**Exercise task:**
Answer these questions from the post on Amazon's fake reviews.
(a) What product was the writer shopping for?
(b) On what date were the two matching reviews posted?
(c) What grade did Fakespot give the product?

**Selected excerpt:**
====

Update – the fake reviews featured below were removed shortly after this post blew up on Hacker News.

One reason we buy from Amazon: plenty of reviews. But what if many of Amazon’s top-reviewed items have fake, paid reviews?

I was looking for a sunrise alarm clock this morning and started searching through the many reviews, filtering by ones that mentioned “minutes,” since I wanted to learn about the product’s timer feature. This surfaced a bunch of similar-looking reviews:

Here, we see both the top and bottom review with the sentence,

The light can be pretty bright, you can adjust it where it’ll be dim and slowly brighten 30 minutes before the alarm time.

Did “Becky” and “Dione Milton” really both happen to write a review with the exact same 23-word sentence? Or, is it more likely that they are agents sourcing reviews from a script, and they sloppily pasted their reviews without rewriting them (as they were presumably instructed to do)? Note also the post dates: December 12, 2017. “Becky” and “Dione Milton” both had private profiles, where their 5-6 reviews were hidden – very similar looking.

Amazon – who has some of the world’s most advanced ML – really needs to step up its review fraud detection game. Imagine how great the Amazon shopping experience would be if we could trust its reviews.

Third party meta review sites like Fakespot will identify problems for us (in this case, the product got an “F” grade) – so why doesn’t Amazon?

Amazon: you can do better.

Update 2020-09-23: you might want to also watch “why Amazon has a fake review problem

30 replies on “Amazon’s Fake Review Problem”

The reviews read “verified purchase”. You think they actually order a few dozen items just so they can write a verified purchase review?

Absolutely – it’s economical, given the importance and dominance of the Amazon marketplace. What’s a better alternative explanation for these reviews with duplicated sentences?

Not to give it all away but…here’s a hint.

Amazon now faces the same problem that Google faced several years ago thanks to blackhat SEO. Pagerank was vulnerable in the same way that Amazon reviews are now vulnerable.

Google found the solution, and the solution is the same for Amazon’s issue. It could be implemented by a small team in a long weekend using only the data they already have.

====

**Material:**
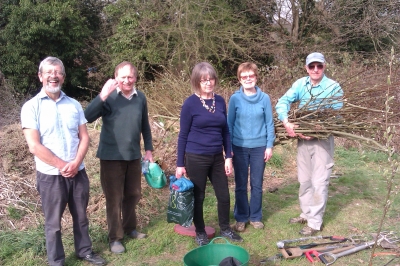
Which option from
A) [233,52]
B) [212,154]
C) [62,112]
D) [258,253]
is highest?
[233,52]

====

**Reply to the task:**
(a) A sunrise alarm clock
(b) December 12, 2017
(c) An "F"